Он спустился в "залу", служившую "дачникам" столовой, получил у повара — время завтрака только-только подошло — тарелку с ячневой кашей, три приличных по размеру ломтя ноздреватого и как бы влажного черного хлеба и худосочную сельдь едва ли в длину своей ладони. Налил из титана полулитровую кружку кипятка с морковной заваркой и сел за стол. Еда ушла быстро. Даже ржавая селедка, в которой больше соли, чем сельди, закончилась раньше, чем Кравцов успел насытиться. Но он не отчаивался. Сегодня голодным ходить не придется. Бывший командарм наполнил кружку по новой, пожелал всем хорошего дня и ушел к себе — работать над очередным опусом. На этот раз он писал записку о милиционных формированиях. Не то, чтобы на эту тему много написано, но кое-какой опыт имелся и во Франции, и в Североамериканских Соединенных Штатах. Да и у самого Кравцова после прочтения книги Тодорского "Год с винтовкой и плугом" появились неожиданно крайне интересные мысли о резервистах мирного времени. Возникало ощущение, что где-то он уже такое читал или слышал, вот только где, как бывало с ним уже неоднократно, вспомнить не мог. Приходили в голову какие-то глупости, что-то связанное с евреями, но при чем тут евреи и вовсе без чекушки не разберешь. А на дворе сухой закон, и до "рыковки" еще, почитай, три года ждать, да и та, как бы не тридцатиградусная…
"Что за притча!" — Кравцов как раз пришел в свою "светелку" и заправлял морковный чай сахаром из "доппайка". А в дополнение к рафинаду ожидал своего часа и кусок черствоватого белого хлеба с твердой, словно каучук конской колбасой, купленной третьего дня у татарина на Пятой станции Фонтана.
"Что за притча!"
Что за "рыковка"
[3]? Водка? Тридцатиградусная? Глупости! Водка, как совершенно определенно помнил Кравцов, должна быть сорокаградусной. Это еще профессор Менделеев…
"И при чем здесь Рыков?"
Алексей Иванович, как хорошо знал Кравцов, был председателем ВСНХ РСФСР и членом оргбюро ЦК и никакого отношения к водке не имел. Да и водки в Советской России теперь не было, если только не сохранились где старые запасы…

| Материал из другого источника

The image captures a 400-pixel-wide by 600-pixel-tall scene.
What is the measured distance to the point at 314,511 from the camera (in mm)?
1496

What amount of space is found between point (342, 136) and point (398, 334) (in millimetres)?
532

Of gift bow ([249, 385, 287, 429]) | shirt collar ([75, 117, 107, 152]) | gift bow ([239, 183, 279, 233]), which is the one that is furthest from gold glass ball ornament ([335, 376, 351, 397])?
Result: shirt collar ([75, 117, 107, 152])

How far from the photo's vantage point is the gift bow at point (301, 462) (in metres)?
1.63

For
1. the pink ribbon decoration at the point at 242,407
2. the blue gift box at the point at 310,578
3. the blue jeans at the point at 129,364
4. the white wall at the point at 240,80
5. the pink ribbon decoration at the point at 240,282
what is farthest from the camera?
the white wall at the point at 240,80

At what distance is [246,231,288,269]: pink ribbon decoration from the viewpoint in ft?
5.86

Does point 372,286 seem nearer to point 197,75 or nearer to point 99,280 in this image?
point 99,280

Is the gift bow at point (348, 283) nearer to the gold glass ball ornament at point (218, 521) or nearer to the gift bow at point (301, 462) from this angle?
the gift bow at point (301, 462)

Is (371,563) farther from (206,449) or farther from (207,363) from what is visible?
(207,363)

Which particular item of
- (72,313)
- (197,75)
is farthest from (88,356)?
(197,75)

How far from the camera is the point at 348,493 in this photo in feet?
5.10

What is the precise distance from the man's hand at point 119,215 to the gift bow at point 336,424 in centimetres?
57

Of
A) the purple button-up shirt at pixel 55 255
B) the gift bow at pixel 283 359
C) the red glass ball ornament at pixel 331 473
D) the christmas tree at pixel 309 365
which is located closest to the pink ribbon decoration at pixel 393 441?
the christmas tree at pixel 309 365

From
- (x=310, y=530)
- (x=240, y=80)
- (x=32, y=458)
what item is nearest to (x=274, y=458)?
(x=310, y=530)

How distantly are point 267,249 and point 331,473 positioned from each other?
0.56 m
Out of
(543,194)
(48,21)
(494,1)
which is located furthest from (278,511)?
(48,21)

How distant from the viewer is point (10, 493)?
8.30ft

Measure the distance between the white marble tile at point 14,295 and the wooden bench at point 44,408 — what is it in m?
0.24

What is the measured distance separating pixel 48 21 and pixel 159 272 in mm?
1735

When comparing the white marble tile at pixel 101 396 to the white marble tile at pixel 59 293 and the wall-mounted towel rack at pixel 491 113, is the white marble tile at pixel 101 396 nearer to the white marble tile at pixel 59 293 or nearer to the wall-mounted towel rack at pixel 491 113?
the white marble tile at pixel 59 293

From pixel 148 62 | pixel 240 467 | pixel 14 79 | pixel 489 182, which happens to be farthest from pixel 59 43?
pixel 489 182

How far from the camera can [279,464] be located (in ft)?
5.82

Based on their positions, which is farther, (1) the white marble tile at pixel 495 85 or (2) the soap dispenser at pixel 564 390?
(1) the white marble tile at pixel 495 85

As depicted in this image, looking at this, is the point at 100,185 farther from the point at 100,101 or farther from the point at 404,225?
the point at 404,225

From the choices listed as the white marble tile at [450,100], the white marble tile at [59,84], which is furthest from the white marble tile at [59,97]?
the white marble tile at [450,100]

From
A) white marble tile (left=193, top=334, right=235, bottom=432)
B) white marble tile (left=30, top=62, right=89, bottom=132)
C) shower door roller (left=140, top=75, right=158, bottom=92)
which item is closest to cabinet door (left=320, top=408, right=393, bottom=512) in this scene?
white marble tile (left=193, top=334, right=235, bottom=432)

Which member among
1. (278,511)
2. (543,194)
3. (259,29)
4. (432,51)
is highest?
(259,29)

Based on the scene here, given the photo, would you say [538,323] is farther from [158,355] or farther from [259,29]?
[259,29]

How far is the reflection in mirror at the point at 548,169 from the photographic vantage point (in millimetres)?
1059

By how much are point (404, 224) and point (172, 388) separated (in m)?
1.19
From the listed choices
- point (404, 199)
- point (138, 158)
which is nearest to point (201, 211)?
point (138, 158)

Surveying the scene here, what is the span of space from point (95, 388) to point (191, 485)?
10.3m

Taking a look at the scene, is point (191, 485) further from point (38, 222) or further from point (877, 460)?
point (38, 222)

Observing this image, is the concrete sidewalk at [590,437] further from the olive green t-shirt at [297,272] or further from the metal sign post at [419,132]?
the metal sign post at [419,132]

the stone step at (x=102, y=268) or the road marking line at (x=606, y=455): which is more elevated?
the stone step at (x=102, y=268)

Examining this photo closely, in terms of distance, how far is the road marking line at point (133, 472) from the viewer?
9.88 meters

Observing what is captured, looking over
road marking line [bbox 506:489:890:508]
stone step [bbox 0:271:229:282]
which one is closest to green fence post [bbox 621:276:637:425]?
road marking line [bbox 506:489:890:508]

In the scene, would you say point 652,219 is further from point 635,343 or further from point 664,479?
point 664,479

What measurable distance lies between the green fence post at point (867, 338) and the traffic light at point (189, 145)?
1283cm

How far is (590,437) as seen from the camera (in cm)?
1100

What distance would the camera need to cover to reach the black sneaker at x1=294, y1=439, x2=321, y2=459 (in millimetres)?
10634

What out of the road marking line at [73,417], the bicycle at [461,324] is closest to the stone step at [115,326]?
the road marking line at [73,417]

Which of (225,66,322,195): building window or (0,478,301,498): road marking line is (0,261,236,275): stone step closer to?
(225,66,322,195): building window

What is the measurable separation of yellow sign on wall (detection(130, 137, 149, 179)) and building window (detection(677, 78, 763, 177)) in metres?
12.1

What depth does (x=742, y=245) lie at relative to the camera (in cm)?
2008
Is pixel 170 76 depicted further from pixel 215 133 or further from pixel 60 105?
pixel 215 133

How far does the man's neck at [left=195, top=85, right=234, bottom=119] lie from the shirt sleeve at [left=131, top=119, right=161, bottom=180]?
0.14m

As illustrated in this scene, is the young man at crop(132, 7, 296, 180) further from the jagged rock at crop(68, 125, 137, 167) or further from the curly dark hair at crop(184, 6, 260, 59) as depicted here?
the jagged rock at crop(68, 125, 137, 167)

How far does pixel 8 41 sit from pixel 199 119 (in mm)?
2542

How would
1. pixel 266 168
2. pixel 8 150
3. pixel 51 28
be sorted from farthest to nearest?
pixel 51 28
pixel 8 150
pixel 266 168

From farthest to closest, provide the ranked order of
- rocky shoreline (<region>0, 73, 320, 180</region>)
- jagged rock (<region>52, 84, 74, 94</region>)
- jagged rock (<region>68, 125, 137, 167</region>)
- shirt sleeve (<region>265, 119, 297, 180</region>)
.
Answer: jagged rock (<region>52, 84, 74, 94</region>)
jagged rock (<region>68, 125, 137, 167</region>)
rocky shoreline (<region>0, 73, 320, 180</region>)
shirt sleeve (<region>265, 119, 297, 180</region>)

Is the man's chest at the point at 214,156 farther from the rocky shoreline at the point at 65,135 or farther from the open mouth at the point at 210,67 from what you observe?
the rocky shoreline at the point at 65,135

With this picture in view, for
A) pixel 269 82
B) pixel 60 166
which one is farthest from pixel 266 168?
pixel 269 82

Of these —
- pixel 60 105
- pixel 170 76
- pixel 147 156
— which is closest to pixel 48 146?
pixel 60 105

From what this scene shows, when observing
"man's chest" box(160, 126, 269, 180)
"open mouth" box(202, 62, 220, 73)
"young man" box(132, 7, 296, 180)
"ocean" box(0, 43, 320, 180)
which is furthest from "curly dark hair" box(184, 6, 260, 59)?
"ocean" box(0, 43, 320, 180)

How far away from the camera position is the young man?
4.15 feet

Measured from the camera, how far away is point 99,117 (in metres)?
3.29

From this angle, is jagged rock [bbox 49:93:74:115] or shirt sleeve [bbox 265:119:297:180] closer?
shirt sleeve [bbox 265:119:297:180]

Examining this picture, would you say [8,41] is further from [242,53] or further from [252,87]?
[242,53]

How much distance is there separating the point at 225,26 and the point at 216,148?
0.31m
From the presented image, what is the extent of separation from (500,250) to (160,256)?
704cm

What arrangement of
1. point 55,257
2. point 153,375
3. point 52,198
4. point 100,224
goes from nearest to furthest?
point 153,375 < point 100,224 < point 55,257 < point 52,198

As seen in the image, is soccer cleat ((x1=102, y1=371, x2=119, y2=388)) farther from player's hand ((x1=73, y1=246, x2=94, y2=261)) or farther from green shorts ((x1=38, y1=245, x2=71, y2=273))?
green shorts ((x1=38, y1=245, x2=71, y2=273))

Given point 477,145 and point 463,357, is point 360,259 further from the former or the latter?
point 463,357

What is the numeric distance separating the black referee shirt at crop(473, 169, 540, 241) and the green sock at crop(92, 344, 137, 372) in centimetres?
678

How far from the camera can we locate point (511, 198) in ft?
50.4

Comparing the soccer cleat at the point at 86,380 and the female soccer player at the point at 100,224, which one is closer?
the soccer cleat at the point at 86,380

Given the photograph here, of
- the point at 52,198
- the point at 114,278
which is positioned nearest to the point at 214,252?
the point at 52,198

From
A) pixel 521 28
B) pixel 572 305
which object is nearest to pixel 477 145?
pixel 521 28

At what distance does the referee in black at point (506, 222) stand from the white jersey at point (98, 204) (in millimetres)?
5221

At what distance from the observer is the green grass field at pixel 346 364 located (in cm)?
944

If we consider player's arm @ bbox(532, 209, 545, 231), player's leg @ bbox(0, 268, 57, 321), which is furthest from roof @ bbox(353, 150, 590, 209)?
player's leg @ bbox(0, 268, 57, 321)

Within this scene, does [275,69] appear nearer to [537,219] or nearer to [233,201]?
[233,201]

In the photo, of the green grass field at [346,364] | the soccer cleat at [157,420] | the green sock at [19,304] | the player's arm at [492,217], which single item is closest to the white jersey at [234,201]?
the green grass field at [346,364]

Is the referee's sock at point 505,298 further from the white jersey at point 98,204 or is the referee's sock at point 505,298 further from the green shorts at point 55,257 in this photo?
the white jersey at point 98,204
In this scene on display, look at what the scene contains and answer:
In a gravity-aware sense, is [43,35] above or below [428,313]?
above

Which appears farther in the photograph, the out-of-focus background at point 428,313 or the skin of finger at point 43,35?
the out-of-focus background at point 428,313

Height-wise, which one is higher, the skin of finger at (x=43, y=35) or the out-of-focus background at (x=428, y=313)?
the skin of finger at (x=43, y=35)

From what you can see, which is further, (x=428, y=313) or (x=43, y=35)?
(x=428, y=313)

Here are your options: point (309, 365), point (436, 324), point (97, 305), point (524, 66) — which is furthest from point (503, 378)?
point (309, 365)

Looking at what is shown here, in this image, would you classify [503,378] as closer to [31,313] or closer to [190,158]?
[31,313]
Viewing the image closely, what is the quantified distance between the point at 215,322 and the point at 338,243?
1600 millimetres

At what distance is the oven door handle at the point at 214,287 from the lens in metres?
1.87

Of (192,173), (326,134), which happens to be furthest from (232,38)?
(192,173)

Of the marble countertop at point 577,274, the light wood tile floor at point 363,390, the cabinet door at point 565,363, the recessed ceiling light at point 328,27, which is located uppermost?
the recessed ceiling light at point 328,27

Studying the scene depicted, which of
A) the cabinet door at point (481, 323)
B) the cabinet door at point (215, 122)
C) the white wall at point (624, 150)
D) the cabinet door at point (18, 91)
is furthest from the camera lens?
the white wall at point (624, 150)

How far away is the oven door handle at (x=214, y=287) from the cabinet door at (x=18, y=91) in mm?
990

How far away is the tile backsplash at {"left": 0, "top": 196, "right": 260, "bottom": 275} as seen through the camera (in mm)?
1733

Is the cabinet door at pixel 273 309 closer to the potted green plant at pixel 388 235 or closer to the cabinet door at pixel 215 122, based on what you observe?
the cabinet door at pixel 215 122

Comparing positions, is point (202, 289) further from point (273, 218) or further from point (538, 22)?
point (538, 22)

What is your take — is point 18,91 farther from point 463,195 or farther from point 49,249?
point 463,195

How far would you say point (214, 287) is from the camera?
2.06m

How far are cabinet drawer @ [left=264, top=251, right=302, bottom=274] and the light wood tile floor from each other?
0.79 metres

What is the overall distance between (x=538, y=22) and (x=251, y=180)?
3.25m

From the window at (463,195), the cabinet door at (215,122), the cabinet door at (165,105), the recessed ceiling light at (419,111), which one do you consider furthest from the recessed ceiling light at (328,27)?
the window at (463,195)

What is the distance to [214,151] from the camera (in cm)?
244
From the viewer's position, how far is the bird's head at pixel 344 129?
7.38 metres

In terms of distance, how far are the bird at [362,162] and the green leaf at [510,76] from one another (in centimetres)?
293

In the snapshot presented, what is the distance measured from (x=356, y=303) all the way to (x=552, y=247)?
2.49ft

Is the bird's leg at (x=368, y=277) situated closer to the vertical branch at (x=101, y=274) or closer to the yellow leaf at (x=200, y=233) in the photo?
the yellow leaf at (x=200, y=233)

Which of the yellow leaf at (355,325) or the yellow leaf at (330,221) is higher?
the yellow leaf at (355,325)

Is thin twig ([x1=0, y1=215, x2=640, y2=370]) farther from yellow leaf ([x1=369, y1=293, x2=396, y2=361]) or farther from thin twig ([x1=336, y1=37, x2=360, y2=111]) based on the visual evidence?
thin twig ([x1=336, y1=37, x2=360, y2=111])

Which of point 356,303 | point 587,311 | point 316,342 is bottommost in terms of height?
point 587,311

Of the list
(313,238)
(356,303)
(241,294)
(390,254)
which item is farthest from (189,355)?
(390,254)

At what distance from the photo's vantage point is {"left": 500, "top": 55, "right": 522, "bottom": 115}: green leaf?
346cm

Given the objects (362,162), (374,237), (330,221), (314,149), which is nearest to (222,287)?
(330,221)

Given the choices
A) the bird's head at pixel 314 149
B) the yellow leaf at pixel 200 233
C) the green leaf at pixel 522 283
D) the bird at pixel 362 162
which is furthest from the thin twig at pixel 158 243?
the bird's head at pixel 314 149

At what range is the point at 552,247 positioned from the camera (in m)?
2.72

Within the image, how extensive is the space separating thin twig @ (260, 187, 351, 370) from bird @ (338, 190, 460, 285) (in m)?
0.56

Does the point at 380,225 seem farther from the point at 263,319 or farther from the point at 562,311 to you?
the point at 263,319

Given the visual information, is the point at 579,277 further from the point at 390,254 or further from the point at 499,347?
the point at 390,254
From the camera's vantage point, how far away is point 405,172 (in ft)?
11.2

И тут в дверь постучали, спугнув начавшую формироваться мысль.
— Да! — крикнул Кравцов, накрыв "завтрак" расшитым украинским рушником, приобретенным по случаю еще в мае на Привозе.
— Товарищ Кравцов! — Шелихов деликатно приоткрыл дверь, но в комнату не вошел, говорил из коридора.
Вообще-то, хоть о том никогда не промолвлено ни единого слова, обитатели штабной "дачки", судя по всему, прекрасно знали, кто такой Кравцов, и соответственно держали дистанцию. Вежливо, без ажитации, но тем не менее. Все-таки бывший командарм и член ЦК — это не "просто погулять вышел". Сегодня бывший, а завтра — кто знает?
— Товарищ Кравцов!
— Тут я, — усмехнулся Макс Давыдович. — Входи что ли!
— Да, не, — откликнулся Шелихов. — Незачем. Только тут до вас товарищ инструктор из Городского комитета…
"Кайдановская?! — вскинулся Кравцов. — Вот это да!"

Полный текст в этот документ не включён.